Repeat the material in full. Keep every line exactly as it is.

**ROWS**
===

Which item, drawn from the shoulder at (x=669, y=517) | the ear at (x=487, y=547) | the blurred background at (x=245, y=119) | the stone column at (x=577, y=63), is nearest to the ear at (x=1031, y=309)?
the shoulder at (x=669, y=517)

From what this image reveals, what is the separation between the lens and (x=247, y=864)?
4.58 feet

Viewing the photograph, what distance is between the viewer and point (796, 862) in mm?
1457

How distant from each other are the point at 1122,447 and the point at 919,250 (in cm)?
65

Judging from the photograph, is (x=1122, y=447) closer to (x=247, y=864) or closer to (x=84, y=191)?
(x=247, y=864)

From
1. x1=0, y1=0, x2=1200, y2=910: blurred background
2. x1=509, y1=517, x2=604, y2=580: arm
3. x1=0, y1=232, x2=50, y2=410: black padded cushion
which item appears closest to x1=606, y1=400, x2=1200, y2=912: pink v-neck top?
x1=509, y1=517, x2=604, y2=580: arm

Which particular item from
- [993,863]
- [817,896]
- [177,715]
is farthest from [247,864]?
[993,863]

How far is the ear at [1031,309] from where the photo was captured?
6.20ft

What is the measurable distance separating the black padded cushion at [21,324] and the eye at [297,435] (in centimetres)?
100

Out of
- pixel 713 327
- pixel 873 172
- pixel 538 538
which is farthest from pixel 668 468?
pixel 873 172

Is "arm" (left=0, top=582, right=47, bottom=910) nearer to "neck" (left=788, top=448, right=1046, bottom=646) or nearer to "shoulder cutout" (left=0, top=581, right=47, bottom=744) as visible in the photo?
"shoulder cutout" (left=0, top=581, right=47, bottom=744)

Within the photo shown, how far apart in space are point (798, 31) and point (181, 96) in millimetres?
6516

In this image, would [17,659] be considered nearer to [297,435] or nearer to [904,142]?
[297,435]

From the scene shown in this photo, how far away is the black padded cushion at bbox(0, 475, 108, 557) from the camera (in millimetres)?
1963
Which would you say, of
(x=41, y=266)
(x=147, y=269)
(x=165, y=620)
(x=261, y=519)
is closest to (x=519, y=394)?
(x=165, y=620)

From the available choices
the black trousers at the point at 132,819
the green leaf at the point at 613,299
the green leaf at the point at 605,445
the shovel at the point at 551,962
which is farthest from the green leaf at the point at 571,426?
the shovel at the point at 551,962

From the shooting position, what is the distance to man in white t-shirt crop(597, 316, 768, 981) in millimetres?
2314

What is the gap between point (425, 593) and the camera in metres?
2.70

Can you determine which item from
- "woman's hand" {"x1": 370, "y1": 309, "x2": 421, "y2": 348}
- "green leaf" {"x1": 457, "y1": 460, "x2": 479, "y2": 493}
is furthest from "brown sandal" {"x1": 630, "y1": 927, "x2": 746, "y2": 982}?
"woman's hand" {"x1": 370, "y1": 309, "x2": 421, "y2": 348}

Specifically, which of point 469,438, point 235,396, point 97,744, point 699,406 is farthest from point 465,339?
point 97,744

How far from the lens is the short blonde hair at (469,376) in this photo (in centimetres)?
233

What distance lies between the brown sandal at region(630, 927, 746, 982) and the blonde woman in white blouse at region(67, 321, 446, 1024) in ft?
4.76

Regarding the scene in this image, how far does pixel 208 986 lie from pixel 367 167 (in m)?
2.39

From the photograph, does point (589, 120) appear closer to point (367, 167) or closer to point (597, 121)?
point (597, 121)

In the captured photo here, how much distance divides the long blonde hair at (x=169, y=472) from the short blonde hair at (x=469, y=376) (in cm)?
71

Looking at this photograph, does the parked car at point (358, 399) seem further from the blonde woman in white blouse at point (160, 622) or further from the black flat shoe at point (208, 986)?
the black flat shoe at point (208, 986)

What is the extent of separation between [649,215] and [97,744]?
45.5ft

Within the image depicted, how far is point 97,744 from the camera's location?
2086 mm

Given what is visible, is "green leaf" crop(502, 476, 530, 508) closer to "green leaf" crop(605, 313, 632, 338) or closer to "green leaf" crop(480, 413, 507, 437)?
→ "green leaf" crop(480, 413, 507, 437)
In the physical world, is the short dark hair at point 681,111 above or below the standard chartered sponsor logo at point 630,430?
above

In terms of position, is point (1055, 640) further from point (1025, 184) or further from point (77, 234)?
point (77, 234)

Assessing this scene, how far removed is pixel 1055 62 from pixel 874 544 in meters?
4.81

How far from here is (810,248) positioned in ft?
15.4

===

**COMPLETE RESPONSE**
Which item, drawn from the shoulder at (x=669, y=517) | the ear at (x=487, y=547) | the blurred background at (x=245, y=119) | the stone column at (x=577, y=63), is nearest to the ear at (x=1031, y=309)?
the shoulder at (x=669, y=517)

From what this image reveals, what is the separation between the lens and (x=247, y=864)?
4.58 feet

Viewing the photograph, what distance is between the viewer and point (796, 862) in mm?
1457

How distant from each other are the point at 1122,447 and the point at 919,250 (in cm)?
65

Judging from the photograph, is (x=1122, y=447) closer to (x=247, y=864) or closer to (x=84, y=191)?
(x=247, y=864)

From
1. x1=0, y1=0, x2=1200, y2=910: blurred background
2. x1=509, y1=517, x2=604, y2=580: arm
3. x1=0, y1=232, x2=50, y2=410: black padded cushion
which item appears closest to x1=606, y1=400, x2=1200, y2=912: pink v-neck top?
x1=509, y1=517, x2=604, y2=580: arm

Which particular item from
- [993,863]
- [817,896]
- [177,715]
is farthest from [247,864]?
[993,863]

How far is the ear at [1031,309] from where the photo was captured?
6.20ft

What is the measurable distance separating the black padded cushion at [21,324] and the eye at [297,435] (in centimetres)?
100

Out of
- pixel 713 327
- pixel 873 172
- pixel 538 538
which is farthest from pixel 668 468?
pixel 873 172

Is "arm" (left=0, top=582, right=47, bottom=910) nearer to "neck" (left=788, top=448, right=1046, bottom=646) or nearer to "shoulder cutout" (left=0, top=581, right=47, bottom=744) as visible in the photo?
"shoulder cutout" (left=0, top=581, right=47, bottom=744)

Within the photo shown, how far apart in space are point (798, 31) and point (181, 96) in millimetres?
6516

In this image, would [17,659] be considered nearer to [297,435] or nearer to [904,142]?
[297,435]

From the scene shown in this photo, how far away is the black padded cushion at bbox(0, 475, 108, 557) from the camera (in millimetres)?
1963
Which would you say, of
(x=41, y=266)
(x=147, y=269)
(x=165, y=620)
(x=261, y=519)
is closest to (x=519, y=394)?
(x=165, y=620)

From the available choices
the black trousers at the point at 132,819
the green leaf at the point at 613,299
the green leaf at the point at 605,445
the shovel at the point at 551,962
which is farthest from the green leaf at the point at 571,426?
the shovel at the point at 551,962

From the shooting position, what is the distance to man in white t-shirt crop(597, 316, 768, 981) in millimetres?
2314

What is the gap between point (425, 593) and the camera in metres?
2.70

Can you determine which item from
- "woman's hand" {"x1": 370, "y1": 309, "x2": 421, "y2": 348}
- "green leaf" {"x1": 457, "y1": 460, "x2": 479, "y2": 493}
is furthest from "brown sandal" {"x1": 630, "y1": 927, "x2": 746, "y2": 982}?
"woman's hand" {"x1": 370, "y1": 309, "x2": 421, "y2": 348}

Specifically, which of point 469,438, point 235,396, point 97,744, point 699,406 is farthest from point 465,339?
point 97,744

How far from the lens is the short blonde hair at (469,376) in this photo (in centimetres)?
233

What distance lies between the brown sandal at region(630, 927, 746, 982) and the blonde woman in white blouse at region(67, 321, 446, 1024) in ft?
4.76

Regarding the scene in this image, how far does pixel 208 986 lie from pixel 367 167 (in m)?
2.39

From the photograph, does point (589, 120) appear closer to point (367, 167) or closer to point (597, 121)?
point (597, 121)

In the captured photo here, how much distance divides the long blonde hair at (x=169, y=472) from the short blonde hair at (x=469, y=376) (in cm)?
71

Looking at this photograph, does the parked car at point (358, 399) seem further from the blonde woman in white blouse at point (160, 622) or further from the black flat shoe at point (208, 986)?
the black flat shoe at point (208, 986)

What is the extent of separation between [649,215] and [97,744]?
45.5ft

Within the image depicted, how far is point 97,744 from the camera's location?
2086 mm

Given what is visible, is "green leaf" crop(502, 476, 530, 508) closer to "green leaf" crop(605, 313, 632, 338) or closer to "green leaf" crop(480, 413, 507, 437)?
→ "green leaf" crop(480, 413, 507, 437)
In the physical world, is the short dark hair at point 681,111 above or below the standard chartered sponsor logo at point 630,430?
above

In terms of position, is point (1055, 640) further from point (1025, 184) or further from point (77, 234)?
point (77, 234)

Assessing this scene, how far removed is pixel 1055 62 from pixel 874 544 in meters?
4.81

How far from here is (810,248) positioned in ft?
15.4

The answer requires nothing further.